Ripping a few pages from the Taken playbook—a popular template for the AARP action set—The Prince sends a retired assassin on the hunt for his kidnapped daughter. Jason Patric stars as Paul, a widower with a modest business as a mechanic in Nowheresville, Mississippi, where he lives alone and scrapes together enough cash to send his daughter Beth (Gia Mantegna) to college in The Big Easy. When Beth goes missing, Paul flies down to New Orleans to follow the breadcrumb trail, starting with her friend Angela (Jessica Lowndes), a party girl who claims Beth is deep into hard drugs and indebted to the ruthless dealers who supply them. But while Paul goes George C. Scott-in-Hardcore in plumbing this dangerous underworld, Omar (Willis), a notorious crime boss from his past, wants to settle a 20-year-old score.
Once Paul arrives in New Orleans, The Prince follows a predictable pattern: He goes into some bar, warehouse, or mobbed-up high rise, works through a gallery of misfiring henchmen in sunglasses, and meets some name actor playing the guy-behind-the-guys. The procedural grind of the film seems tied to the call sheets: A few days for Cusack, a few days for Willis and Rain (as Willis’ chief counsel), a day for 50 Cent, etc. Only Patric and Lowndes, as his freaked-out ride-along partner, have any substantial investment in the story, and Patric, for his part, sprinkles some method tics into the stock performance of the reformed killer haunted by his past.

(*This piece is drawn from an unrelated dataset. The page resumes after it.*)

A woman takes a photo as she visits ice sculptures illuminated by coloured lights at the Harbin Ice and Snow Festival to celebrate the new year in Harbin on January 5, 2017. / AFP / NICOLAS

Little in The Prince holds up to scrutiny. For starters, it seems odd that Paul would ever allow Beth to include schools in New Orleans on the college tour, because of out-of-state tuition and the fact that every lowlife in the city wants to murder him. More aggravating is the backstory that sets up this mano-a-mano between Paul and Omar, based on a long-ago misunderstanding that takes countless dozens of bullet-riddled bodies to clear up. All would be forgiven if director Brian A. Miller were the next John Woo, but the shootouts and car chases call to mind adjectives like “requisite” and “obligatory,” and the ready-made New Orleans ambience is nonexistent, probably for budgetary reasons. He’s a professional getting the job done like everybody else, putting together a movie designed to attract enough undiscriminating mouse-clicks to get in the black. As rationales for making movies go, this is about as uninspiring as it gets.